### Text passage
I note several things which occurred in me interiorly as I adapted very rapidly to the ad orientem posture, the priest facing sideways rather than towards us, and the communion rail. I could say much about each, but will comment this way:
All of these things remove the person of the priest as he puts on Christ! This enables me to put God at the center of my Mass, not the priest, and not the people around me. It enables a vertical Mass. At the Communion rail, I cannot see the priest’s face, but only his hand, presenting Our Lord.

### Provided data
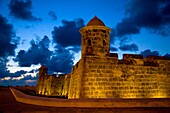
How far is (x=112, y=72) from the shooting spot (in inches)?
503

### Work to complete
A) Restate more briefly the paragraph of the passage about the ad orientem posture that begins "All of these things remove the person of the priest," keeping its main facts.
B) Output, word for word, everything in the passage about the ad orientem posture from "I note several" down to "presenting Our Lord.".
The lines play no part in this.

### Exercise responses
A) These things remove the priest's person as he puts on Christ, so God, not the priest or those around me, is at the center of my Mass, making it vertical. At the Communion rail I see only the priest's hand presenting Our Lord, not his face.

B)
I note several things which occurred in me interiorly as I adapted very rapidly to the ad orientem posture, the priest facing sideways rather than towards us, and the communion rail. I could say much about each, but will comment this way:
All of these things remove the person of the priest as he puts on Christ! This enables me to put God at the center of my Mass, not the priest, and not the people around me. It enables a vertical Mass. At the Communion rail, I cannot see the priest’s face, but only his hand, presenting Our Lord.